RFK Jr. wins effort to leave ballot in North Carolina, but stays on in Michigan
Politics - POSTED: 2024/09/10 14:29
Politics - POSTED: 2024/09/10 14:29
The highest courts in two states ruled differently Monday on efforts by Robert F. Kennedy Jr. to be removed from their presidential ballots, with a divided North Carolina Supreme Court affirming he should be omitted and the Michigan Supreme Court reversing a lower court decision and keeping him on.
Kennedy suspended his campaign more than two weeks ago and endorsed Republican nominee Donald Trump. The environmentalist and author has tried to get his name removed from ballots in several battleground states where the race between Trump and Democratic nominee Kamala Harris are expected to be close.
In Michigan, Kennedy sued Secretary of State Jocelyn Benson, a Democrat, on Aug. 30 in an attempt to remove his name from the ballot so as not to siphon votes away from Trump, who won Michigan by about 10,000 votes in 2016. Monday’s decision reverses an intermediate-level Court of Appeals ruling made Friday. It ensures that Kennedy’s name will appear on voters’ ballots in Michigan despite his withdrawal from the race.
The Michigan Supreme Court said in a brief order that Kennedy “has not shown an entitlement to this extraordinary relief.”
In North Carolina, the state Supreme Court ruled 4-3 to deny efforts by the State Board of Elections to have the justices consider overturning a Court of Appeals decision on Friday directing that Kennedy be removed from ballots. The Court of Appeals order had reversed a trial judge’s ruling the day before that upheld the State Board of Elections’ decision to keep Kennedy and running mate Nicole Shanahan on the ballot.
The Democratic majority on the elections board had rejected the request by We The People party of North Carolina — a recently certified party assembled to collect signatures for Kennedy’s candidacy — to withdraw Kennedy from the ballot. The board’s majority said it was impractical given actions already completed to begin ballot distribution, including printing and coding tabulation machines. Kennedy sued the next day.

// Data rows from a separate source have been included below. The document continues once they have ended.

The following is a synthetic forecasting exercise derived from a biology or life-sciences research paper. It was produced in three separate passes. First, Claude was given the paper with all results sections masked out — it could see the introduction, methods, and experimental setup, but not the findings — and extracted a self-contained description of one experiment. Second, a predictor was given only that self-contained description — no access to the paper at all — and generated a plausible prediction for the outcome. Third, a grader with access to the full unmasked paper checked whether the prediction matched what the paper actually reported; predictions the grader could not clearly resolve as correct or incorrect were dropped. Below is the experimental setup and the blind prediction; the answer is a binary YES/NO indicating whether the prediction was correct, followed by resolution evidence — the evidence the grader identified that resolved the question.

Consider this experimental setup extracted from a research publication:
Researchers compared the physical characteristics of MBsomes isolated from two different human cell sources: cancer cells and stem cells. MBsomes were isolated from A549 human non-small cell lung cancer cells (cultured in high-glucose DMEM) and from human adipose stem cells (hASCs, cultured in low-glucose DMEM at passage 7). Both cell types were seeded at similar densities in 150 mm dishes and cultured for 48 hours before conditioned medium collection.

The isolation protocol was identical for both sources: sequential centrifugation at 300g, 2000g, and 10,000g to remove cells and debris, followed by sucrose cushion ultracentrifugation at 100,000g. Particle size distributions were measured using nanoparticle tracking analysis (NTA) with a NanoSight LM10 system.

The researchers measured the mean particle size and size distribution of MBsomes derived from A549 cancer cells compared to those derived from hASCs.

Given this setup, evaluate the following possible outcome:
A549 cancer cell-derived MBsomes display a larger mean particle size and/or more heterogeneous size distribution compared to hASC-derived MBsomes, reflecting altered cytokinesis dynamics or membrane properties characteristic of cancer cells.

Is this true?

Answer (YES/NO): YES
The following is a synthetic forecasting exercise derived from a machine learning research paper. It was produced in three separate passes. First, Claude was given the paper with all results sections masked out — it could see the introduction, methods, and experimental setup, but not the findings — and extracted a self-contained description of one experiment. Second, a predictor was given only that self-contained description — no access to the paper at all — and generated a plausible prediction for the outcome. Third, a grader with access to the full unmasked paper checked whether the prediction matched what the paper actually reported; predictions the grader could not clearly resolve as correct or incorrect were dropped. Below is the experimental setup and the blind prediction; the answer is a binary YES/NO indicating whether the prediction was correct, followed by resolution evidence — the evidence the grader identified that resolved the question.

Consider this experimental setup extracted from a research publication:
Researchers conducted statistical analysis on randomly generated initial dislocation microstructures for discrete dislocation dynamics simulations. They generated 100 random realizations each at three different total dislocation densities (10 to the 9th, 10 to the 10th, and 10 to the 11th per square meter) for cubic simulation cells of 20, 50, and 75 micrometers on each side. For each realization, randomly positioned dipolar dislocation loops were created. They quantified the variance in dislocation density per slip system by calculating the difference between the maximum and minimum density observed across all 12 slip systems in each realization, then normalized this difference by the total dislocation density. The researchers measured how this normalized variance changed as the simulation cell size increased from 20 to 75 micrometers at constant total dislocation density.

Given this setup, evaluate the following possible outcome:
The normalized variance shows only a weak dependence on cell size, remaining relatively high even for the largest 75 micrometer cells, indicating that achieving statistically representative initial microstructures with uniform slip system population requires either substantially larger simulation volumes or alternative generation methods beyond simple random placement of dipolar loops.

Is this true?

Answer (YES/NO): NO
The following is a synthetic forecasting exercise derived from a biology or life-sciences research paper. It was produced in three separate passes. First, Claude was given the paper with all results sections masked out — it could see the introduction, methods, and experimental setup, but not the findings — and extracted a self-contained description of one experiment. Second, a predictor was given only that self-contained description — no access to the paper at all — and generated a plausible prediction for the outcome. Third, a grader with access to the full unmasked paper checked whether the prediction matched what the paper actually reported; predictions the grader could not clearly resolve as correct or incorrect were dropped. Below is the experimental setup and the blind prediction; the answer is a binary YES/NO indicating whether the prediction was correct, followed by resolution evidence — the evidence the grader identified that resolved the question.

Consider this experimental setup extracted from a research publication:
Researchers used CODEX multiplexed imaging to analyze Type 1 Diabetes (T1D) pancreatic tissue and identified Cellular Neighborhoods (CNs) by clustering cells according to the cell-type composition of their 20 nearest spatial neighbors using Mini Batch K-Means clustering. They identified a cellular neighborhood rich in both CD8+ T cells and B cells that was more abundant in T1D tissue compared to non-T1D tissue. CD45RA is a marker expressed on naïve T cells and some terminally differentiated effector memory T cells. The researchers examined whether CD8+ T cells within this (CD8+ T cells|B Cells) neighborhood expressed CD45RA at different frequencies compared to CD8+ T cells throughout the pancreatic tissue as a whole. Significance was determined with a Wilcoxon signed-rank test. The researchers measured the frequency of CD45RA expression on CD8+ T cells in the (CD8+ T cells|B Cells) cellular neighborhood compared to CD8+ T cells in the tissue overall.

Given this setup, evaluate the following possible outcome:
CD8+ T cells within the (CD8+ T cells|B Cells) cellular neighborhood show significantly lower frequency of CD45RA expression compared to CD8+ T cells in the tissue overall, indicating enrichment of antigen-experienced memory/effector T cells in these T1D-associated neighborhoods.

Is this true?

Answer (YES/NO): NO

A state law had required the first absentee ballots to be mailed or transmitted to voters who have already asked for them no later than 60 days before the general election, or last Friday. If it had occurred on time, North Carolina would have been the first state in the nation to distribute ballots for the Nov. 5 elections.
The North Carolina Supreme Court ruling means elections officials will have to reprint ballots without Kennedy and reassemble absentee ballot packets. Over 136,000 absentee ballot requests had been made as of late last week. More than 2.9 million absentee and in-person ballots with Kennedy’s name on them had already been printed, according to the state board. Counties must pay for reprinting costs.
Monday evening’s order, backed by four of the court’s five Republican justices, said it’s clear Kennedy resigned as a candidate and that a vote for him would not count.